Un souvenir laissé à Prague par l'écrivain Ahmadou Kourouma

L'écrivain ivoirien de renommée internationale, Ahmadou Kourouma, n'est plus. L'écrivain considéré comme éveilleur du peuple ivoirien et conscience de tout le continent africain, est mort le 11 décembre à Lyon, à l'âge de 76 ans. Et pourtant, encore au printemps de cette année, lorsque ce romancier original est venu à Prague pour la foire Le monde du livre, il semblait être en pleine forme, il resplendissait d'énergie et d'humour. Il était content de la longue file de ses lecteurs qui lui demandaient son autographe. Il a présenté à Prague la traduction tchèque de son livre "Allah n'est pas obligé" qui venait d'être publié par la maison d'édition Mlada fronta. A cette occasion Vaclav Richter lui a posé quelques questions.

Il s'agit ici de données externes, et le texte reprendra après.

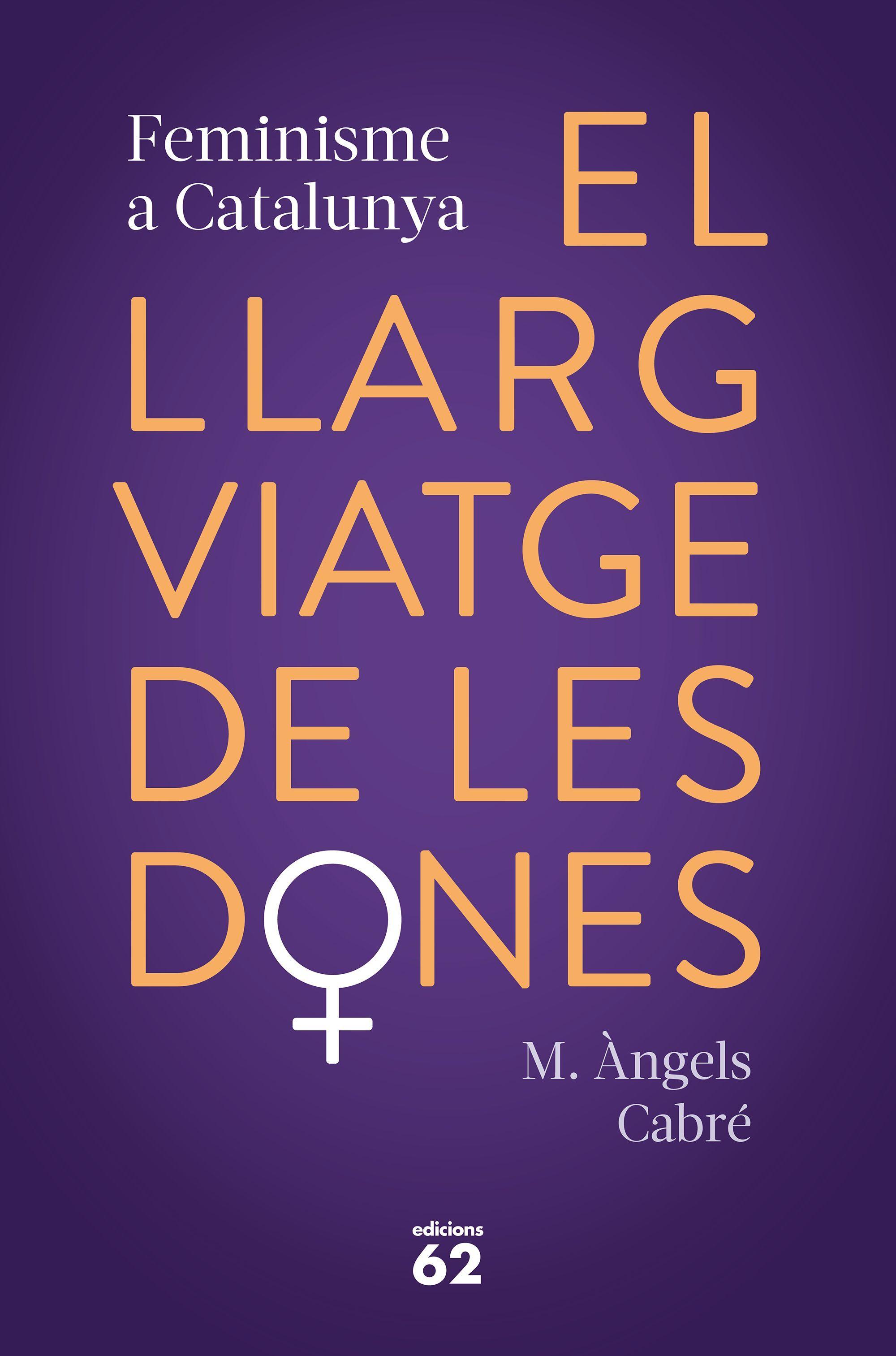 LLARG VIATGE DE LES DONES EL
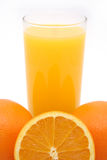 Orange Juice. Freshly squeezed orange juice composition stock photography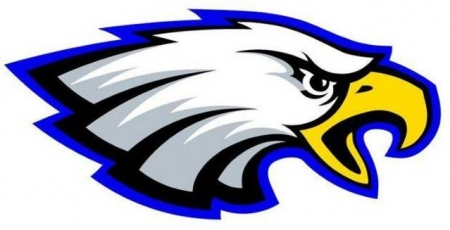 Listen Live Tuesday September 10 Stream 3:  Live Oak Jr vs Southside Jr. 6:00 PM (BSN Broadcast)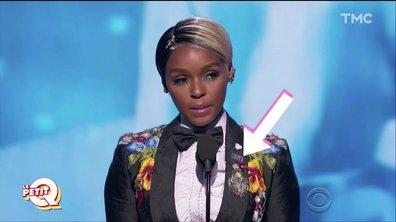 Le Petit Q : une cérémonie des Grammy's très politique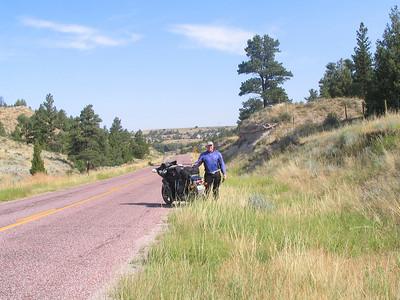 2007 Casper WY Historical Trail Center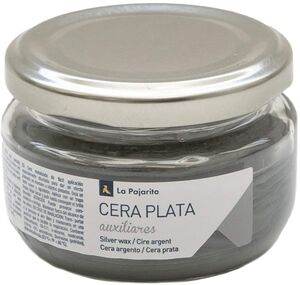 CERA SOLIDA METALIZADA PLATA 75 ML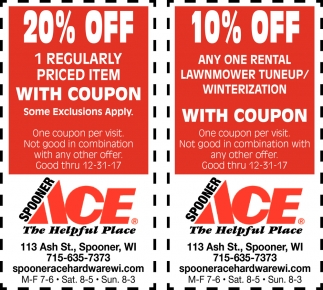 small resolution of ace coupon
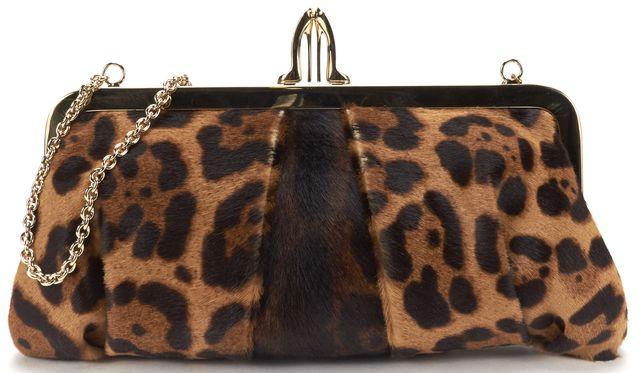 CHRISTIAN LOUBOUTIN Brown Leopard Calf Hair Clutch Bag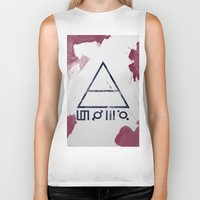 30 seconds to mars Biker Tanks featuring 30 Seconds of Mars Watercolor by sky0323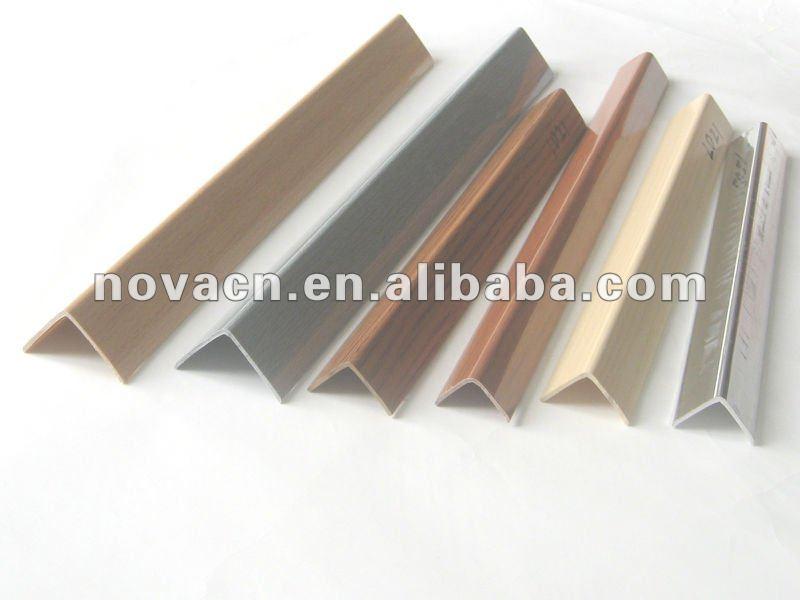 コーナーガード保護 コーナーガード 製品id 388374194 Japanese Alibaba Com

Votre dernier roman s'appelle "Allah n'est pas obligé". C'est un livre qui évoque les guerres tribales en Afrique. Dans quelle mesure un livre comme le vôtre peut atténuer les tensions où les adversités entre les tribus en Afrique?

"Oui, on peut atténuer ces tensions en évoquant, en écrivant, en disant les choses qui se passent. Les gens vivent cela. Mais quand on le présente dans un livre, cela permet aux gens de réfléchir, de voir leur bêtise. Parce que quand c'est écrit, on voit ce qui est d'exagéré et de sot dans ces conflits."

Quels sont aujourd'hui les maux africains les plus graves?

"Ce sont les pays qui ont vécu la Guerre froide. Après la Guerre froide, c'était le Mur de Berlin qui est tombé. On jugeait qu'il fallait organiser des conférences nationales dans tous les pays africains. Il y a des pays où ces conférences n'ont pas eu lieu. Les gens sont en train de se rechercher pour obtenir la démocratie, et c'est donc la recherche de la démocratie qui est notre souci le plus important."

A quoi attribuez-vous le succès de vos livres?

(Rire) "Vous me posez une question difficile. Je crois qu'il est impossible de le savoir. Si l'on savait ce qui fait le succès on l'aurait appliqué. Mais ce qui est certain c'est que je vois des problèmes réels, je vois les problèmes de chez moi. Je les présente sans fard, je les présente dans la langue de chez nous, je crois que c'est peut-être cela. Mais il m'est impossible de savoir ce qui fait le succès."

Pourquoi les Européens devraient-ils connaître la littérature africaine?

Les Européens devraient connaître la littérature africaine, parce qu'ils devraient connaître l'Afrique. C'est un continent que les Européens ont colonisé. Ils ont provoqué les désordres de là-bas et ils voient maintenant les conséquences de ce qu'ils ont fait.

Que peut donner ou doit donner la civilisation occidentale à l'Afrique?

"La civilisation occidentale devrait donner à l'Afrique d'abord les connaissances techniques et elle devrait s'ouvrir et permettre aux Africains de connaître l'Occident aussi."